What this exercise asks:
A – According to the iOS commentary, what kind of integrations do Facebook and Twitter get?
B – Summarize the iOS commentary in two sentences.
C – Carry the iOS commentary forward from its final paragraph.

## Start Page text

Apple has added apps, bolted on social and bodged on ways to give apps access to files, sort of, but these changes have sometimes come in inconsistent and unsystematic ways. iCloud solves some problems but not others (and has problems of its own). Facebook and Twitter get one-off, hard-coded integrations (as do a couple of Chinese services), but that can only be a temporary solution. Meanwhile fairly normal use cases aren't addressed at all without third-party apps: how should I tell my mother to put a 50 meg PDF on her iPhone for a trip next week? And why did Apple make a beautiful iPad version of iMovie but provide no way at all to get videos shot on your iPhone onto your iPad for you to edit?

In other words, the clear consistent vision from 2007 has had things added on piecemeal, and the core conceptional model of how things work doesn't always hold true any more. A systematic rethink is needed. In the past there's been too much fake leather, too many clever animations, and not alway enough thought given to the user's flow. 

The future

On one level, this is housekeeping: tidying up the accumulated additions to iOS since launch and incorporating them into a couple of coherent new UX models. However, it's also rather more important than that. I would hope that Apple is thinking not so much about how to tidy up what it has (and how to plot out out a three or four year roadmap of discrete new features), and rather more about what a competitive mobile OS will need to be in five years time.

## End Page text
## Start Data extract

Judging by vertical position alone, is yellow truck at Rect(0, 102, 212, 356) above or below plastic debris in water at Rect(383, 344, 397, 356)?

## End Data extract

Responses by task:
A – One-off, hard-coded integrations.

B – Since 2007, Apple has added features to iOS in piecemeal, inconsistent ways, leaving ordinary needs such as getting a PDF onto an iPhone or moving iPhone videos to an iPad unaddressed without third-party apps, so a systematic rethink is needed. Beyond tidying these additions into coherent new UX models, Apple should be considering what a competitive mobile OS will need to be in five years.

C –
I suspect a key part of that, especially for Apple, is how apps and social services on the phone talk to each other and talk to the user, and indeed talk to Siri. Like Google Now, Siri aims to integrate many different services and pieces of data from different places into a single stream. Right now both Siri and Now are flawed and incomplete, though in different ways, but both of them aim to develop a different model of the way you might use your phone - beyond text web search and individual siloed apps, and towards an integrated, helpful interface that gives you what you want. The pseudonymous Counternotions gives a detailed explanation of how this might work here. Key quote:

Being an integral part of iOS and having programmatic access to third party applications on demand, Siri is fully capable of executing a fictional request like:
"Transfer money to purchase two tickets, move receipt to Passbook, alert in own calendar, email wife, and update shared calendar, then text baby sitter to book her, and remind me later."
by translating it into a transactional chain, with bundled and 3rd party apps and services acting upon verbs and nouns

This, of course, brings us back to the beginning: iOS lacks a systematic way to think about how apps talk to each other. Google can relying on collecting and collating all the data itself - Apple needs to lean on third-parties. The obvious short-term solution would be to give them something like Android 'intents', or a shared file store or something. But that, I think, misses the point. The problems we see with apps, and social, and files on iOS are things that evolved over the past 6 years: Apple now needs to think about laying a conceptual framework for how they'll work in the next 5 years.